*What is being asked:*
Which lines in the listing below contain the string "cutover", counting only matches in the same case? Locate each one and copy it out in full.

(Dataset excerpts)
○ ○ ○ ○ ○ ○ ○
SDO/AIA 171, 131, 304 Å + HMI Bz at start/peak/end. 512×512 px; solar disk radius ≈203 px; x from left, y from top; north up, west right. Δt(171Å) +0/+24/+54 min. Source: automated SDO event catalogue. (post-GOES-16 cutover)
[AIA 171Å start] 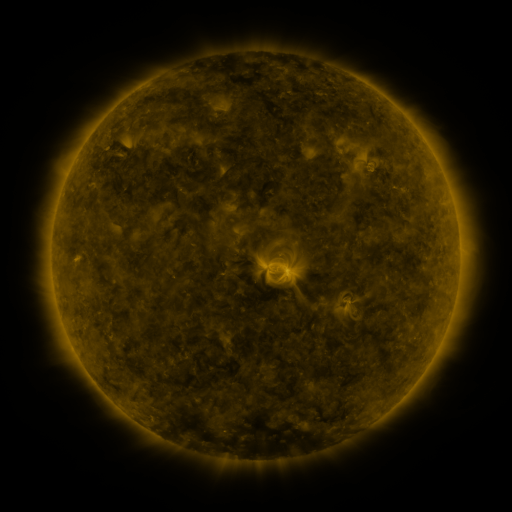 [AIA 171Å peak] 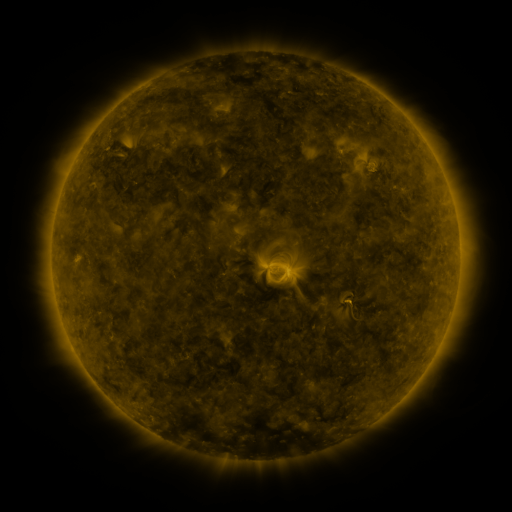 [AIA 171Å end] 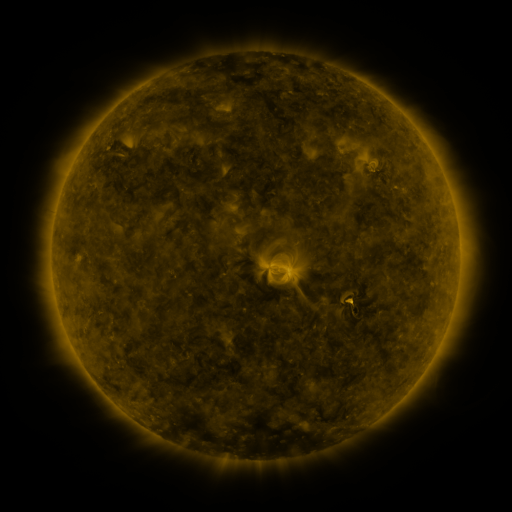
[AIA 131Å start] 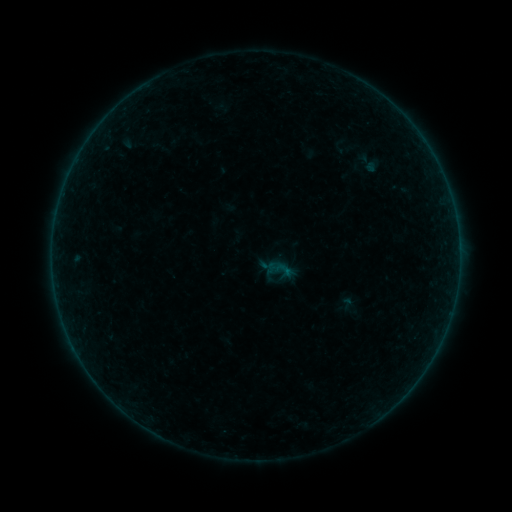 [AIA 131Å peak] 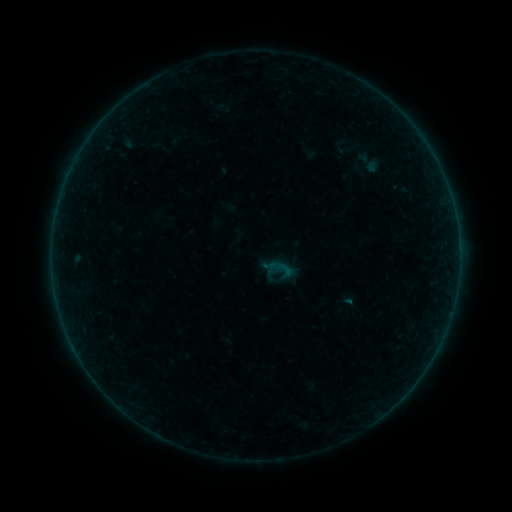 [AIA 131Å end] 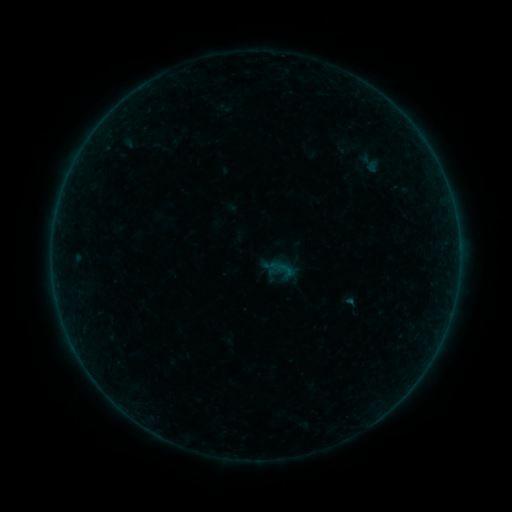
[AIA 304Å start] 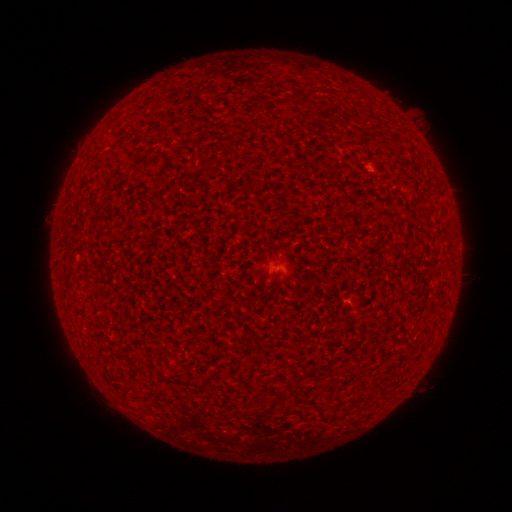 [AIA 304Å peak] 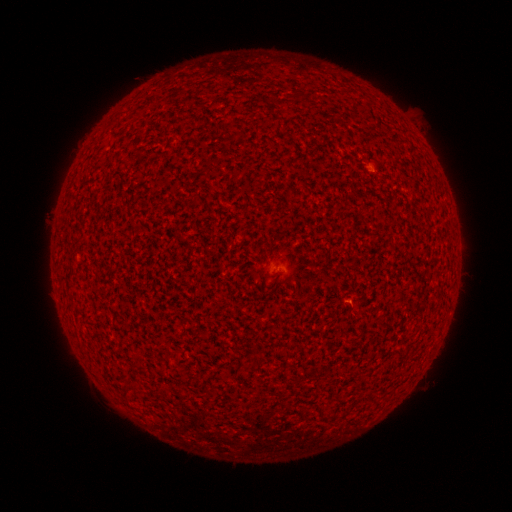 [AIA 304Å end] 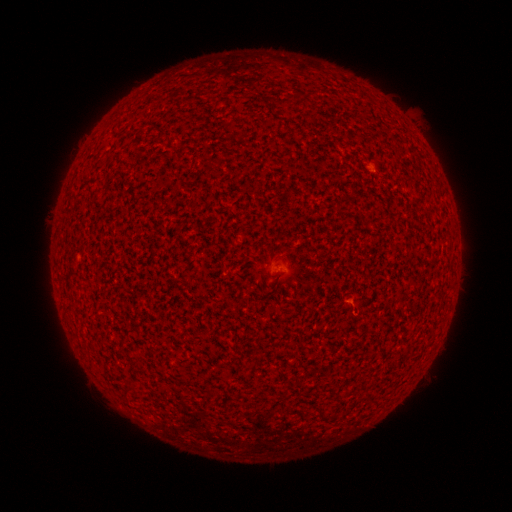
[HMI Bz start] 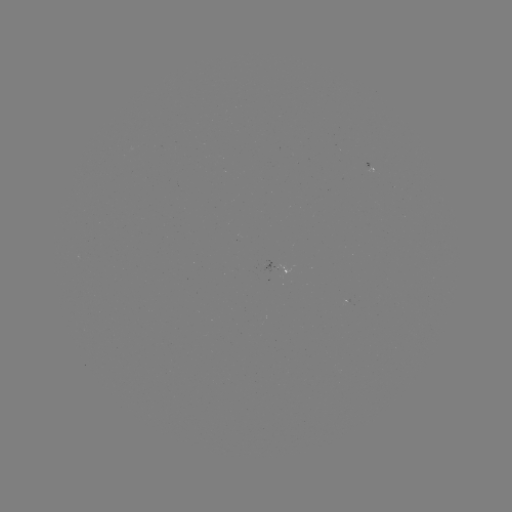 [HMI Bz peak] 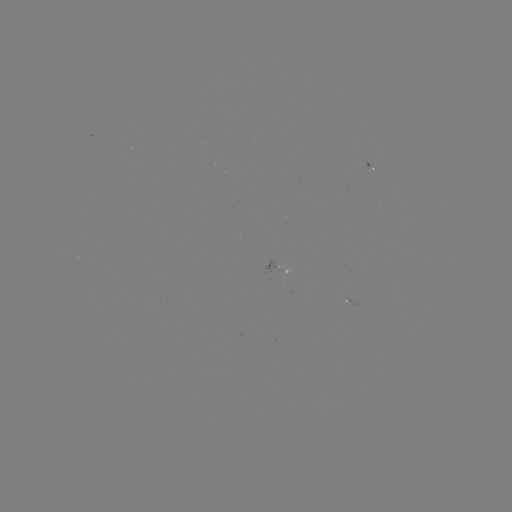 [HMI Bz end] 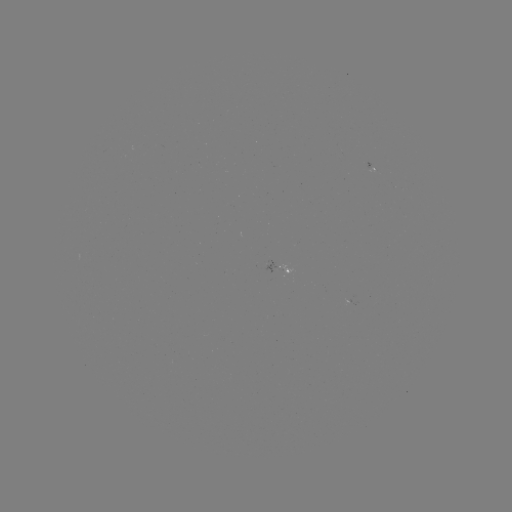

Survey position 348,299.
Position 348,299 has A4.0 flare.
○ ○ ○ ○ ○ ○ ○
*Full answer:*
SDO/AIA 171, 131, 304 Å + HMI Bz at start/peak/end. 512×512 px; solar disk radius ≈203 px; x from left, y from top; north up, west right. Δt(171Å) +0/+24/+54 min. Source: automated SDO event catalogue. (post-GOES-16 cutover)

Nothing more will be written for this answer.